[Opening SELECTED EXTRACT section]

Held up at work
An epidemic of one particular kind of robbery is taking place across the U.S.--but the perpetrators are rarely charged and almost never punished, reports.
AN EARLY '80s Saturday Night Live skit featured a news reporter who declared, "[S]tatistics show that in New York, a man is mugged every 11 seconds. I would now like you to meet that man. His name is Jesse Donnally, and he's mugged every 11 seconds." Jim Belushi, playing Donnally, is robbed half a dozen times during the bit that follows.
The skit is funny because of the play on the wording of the crime statistic. But for millions of workers in the U.S., the joke isn't so far from the truth. Except instead of being pickpocketed or held up at gunpoint, these workers are robbed by their employers before they even receive their paycheck.
According to an Economic Policy Institute (EPI) analysis of data from the U.S. Departments of Labor and Justice:
Wage theft is a far bigger problem than bank robberies, convenience store robberies, street and highway robberies, and gas station robberies combined. Employers steal billions of dollars from their employees each year by working them off the clock, by failing to pay the minimum wage, or by cheating them of overtime pay they have a right to receive.

[Closing SELECTED EXTRACT section]

- [JOB A]: From the records, reproduce the part that opens with the line containing "658配资 南方地区出现新冠波峰" and closes with the line containing "AMERICA WAS A", substituting "BALCONY" for "PORCH" and keeping everything else the same. Omit the pictures.
The records have no connection to the text.

[Opening SUPPLIED ENTRIES section]

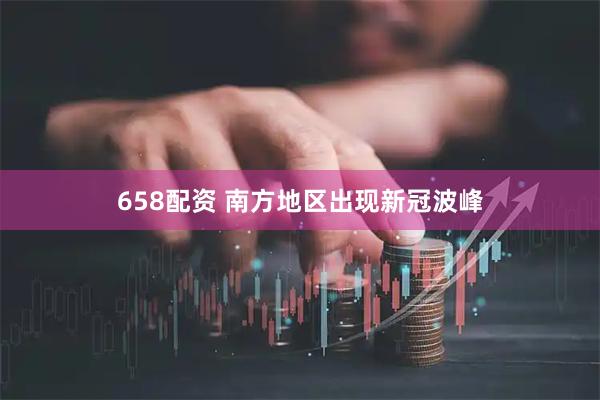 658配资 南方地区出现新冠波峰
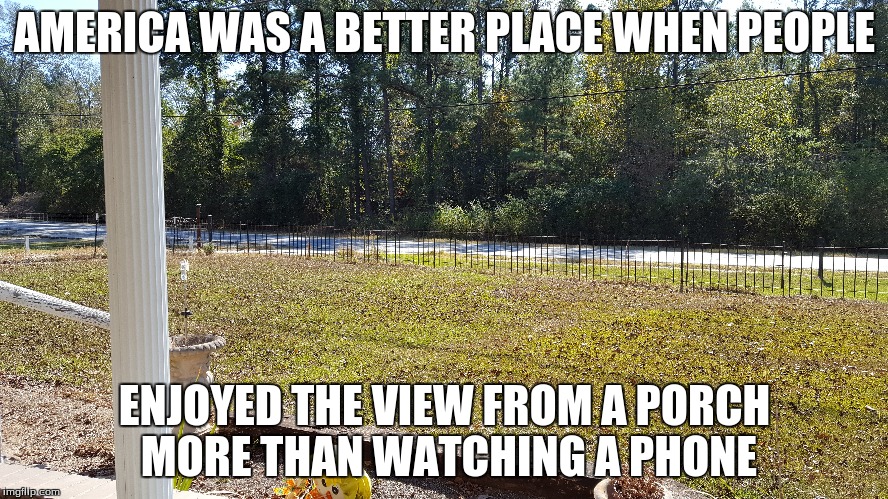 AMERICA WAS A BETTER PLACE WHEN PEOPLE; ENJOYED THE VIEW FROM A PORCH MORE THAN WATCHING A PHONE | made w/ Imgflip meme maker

[Closing SUPPLIED ENTRIES section]
[Opening SUPPLIED ENTRIES section]

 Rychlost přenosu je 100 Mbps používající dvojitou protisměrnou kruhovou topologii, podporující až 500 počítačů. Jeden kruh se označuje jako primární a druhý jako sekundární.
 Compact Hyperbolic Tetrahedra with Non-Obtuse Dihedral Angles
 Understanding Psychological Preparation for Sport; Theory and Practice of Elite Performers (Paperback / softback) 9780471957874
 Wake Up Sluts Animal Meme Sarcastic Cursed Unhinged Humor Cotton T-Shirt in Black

[Closing SUPPLIED ENTRIES section]

- [JOB B]: According to the text on wage theft, what are the ways employers steal from their employees?

- [TASK RESPONSE A]:
 658配资 南方地区出现新冠波峰
 AMERICA WAS A BETTER PLACE WHEN PEOPLE; ENJOYED THE VIEW FROM A BALCONY MORE THAN WATCHING A PHONE | made w/ Imgflip meme maker

- [TASK RESPONSE B]:
- Working them off the clock
- Failing to pay the minimum wage
- Cheating them of overtime pay they have a right to receive